TEXT SEGMENT

+ + + +

I mean, look at this sentence:

"Though Raye looked beautiful, she was still the same old Raye he could tell."

This is an english teacher's worst nightmare. Everything about this sentence is so wrong. "He could tell"? There's no point for that, plus it completely breaks the flow.

Look, I highly advise you to either spend some one on one with you english teacher or really pick up a grammar lesson book and study it because this fic is a total mess. I mean, you even forgot to capitalize words after a period!
Red Roses2
2003-09-22 . chapter 8
Continue soon! But, maybe you could actually have paragraphs? That would be good. It would be easier to read. Well, bye! I'll be looking forward to another chapter! And could you read Out of the Blue? It's a Sailor Moon fic and it's my first and no one has reviewed it yet so could you help me out? See ya!

+ + + +

EXTRACTED INFORMATION
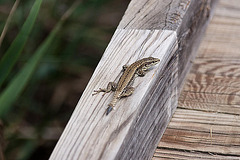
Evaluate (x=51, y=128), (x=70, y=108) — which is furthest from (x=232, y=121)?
(x=70, y=108)

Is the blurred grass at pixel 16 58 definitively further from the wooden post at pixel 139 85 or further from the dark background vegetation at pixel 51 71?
the dark background vegetation at pixel 51 71

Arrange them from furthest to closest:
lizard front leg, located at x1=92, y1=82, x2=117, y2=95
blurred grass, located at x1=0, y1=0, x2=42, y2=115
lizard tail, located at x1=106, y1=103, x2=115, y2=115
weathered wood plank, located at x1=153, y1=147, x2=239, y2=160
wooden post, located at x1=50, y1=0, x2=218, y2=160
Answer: blurred grass, located at x1=0, y1=0, x2=42, y2=115 → weathered wood plank, located at x1=153, y1=147, x2=239, y2=160 → lizard front leg, located at x1=92, y1=82, x2=117, y2=95 → lizard tail, located at x1=106, y1=103, x2=115, y2=115 → wooden post, located at x1=50, y1=0, x2=218, y2=160

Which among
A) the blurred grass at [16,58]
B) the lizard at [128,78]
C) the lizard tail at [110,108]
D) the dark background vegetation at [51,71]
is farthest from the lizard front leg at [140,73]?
the dark background vegetation at [51,71]

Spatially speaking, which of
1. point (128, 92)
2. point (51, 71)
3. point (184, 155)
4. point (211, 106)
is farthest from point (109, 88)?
point (51, 71)

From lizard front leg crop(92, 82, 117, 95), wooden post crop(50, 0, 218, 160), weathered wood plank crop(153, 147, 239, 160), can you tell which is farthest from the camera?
weathered wood plank crop(153, 147, 239, 160)

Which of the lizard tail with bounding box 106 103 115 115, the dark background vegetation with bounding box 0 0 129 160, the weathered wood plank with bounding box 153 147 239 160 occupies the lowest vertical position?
the lizard tail with bounding box 106 103 115 115

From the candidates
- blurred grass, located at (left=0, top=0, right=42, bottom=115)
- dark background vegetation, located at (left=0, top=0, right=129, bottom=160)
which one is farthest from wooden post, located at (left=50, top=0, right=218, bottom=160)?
dark background vegetation, located at (left=0, top=0, right=129, bottom=160)

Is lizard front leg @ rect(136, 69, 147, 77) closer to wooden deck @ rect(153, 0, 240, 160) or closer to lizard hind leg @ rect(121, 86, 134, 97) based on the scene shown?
lizard hind leg @ rect(121, 86, 134, 97)
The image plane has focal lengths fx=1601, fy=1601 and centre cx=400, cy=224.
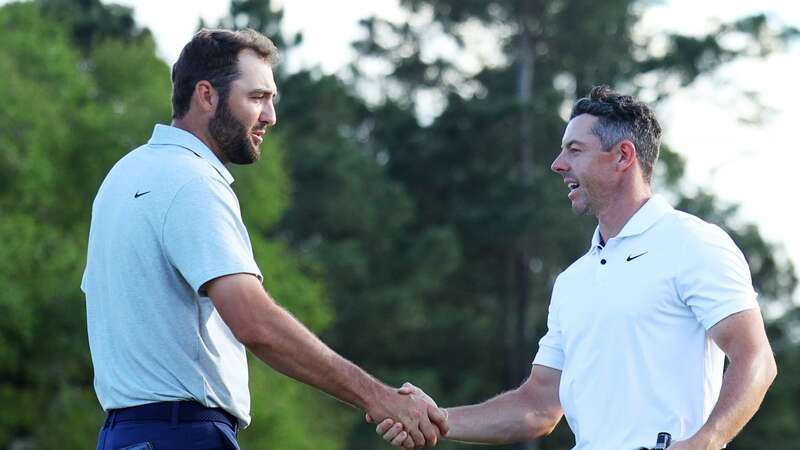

+ + + +

JOB A
List every sentence in the fan fiction reviews that ends with an exclamation point.
JOB B
Please repeat everything in the fan fiction reviews from "This is an english" down to "out? See ya!".
JOB C
Pick up the fan fiction reviews where they stop and keep writing.

TASK RESULT A
I mean, you even forgot to capitalize words after a period!
Continue soon!
Well, bye!
I'll be looking forward to another chapter!
See ya!

TASK RESULT B
This is an english teacher's worst nightmare. Everything about this sentence is so wrong. "He could tell"? There's no point for that, plus it completely breaks the flow.

Look, I highly advise you to either spend some one on one with you english teacher or really pick up a grammar lesson book and study it because this fic is a total mess. I mean, you even forgot to capitalize words after a period!
Red Roses2
2003-09-22 . chapter 8
Continue soon! But, maybe you could actually have paragraphs? That would be good. It would be easier to read. Well, bye! I'll be looking forward to another chapter! And could you read Out of the Blue? It's a Sailor Moon fic and it's my first and no one has reviewed it yet so could you help me out? See ya!

TASK RESULT C
PyroChic
2003-09-10 . chapter 7
Aw. Darien and Rei are sibs. I always like to know them of being siblings! ^_^ Lovers... no not really. I wonder who the mystery man is... I can't wait to find out! Leave some clues for me in the next chappie, okay? This would be a Scooby Doo Mystery! Go Shaggy!

~Pyro
Jabba1
2003-09-10 . chapter 7
ha! i knew it. very good chapter, i hope you keep the others coming. keep the good work.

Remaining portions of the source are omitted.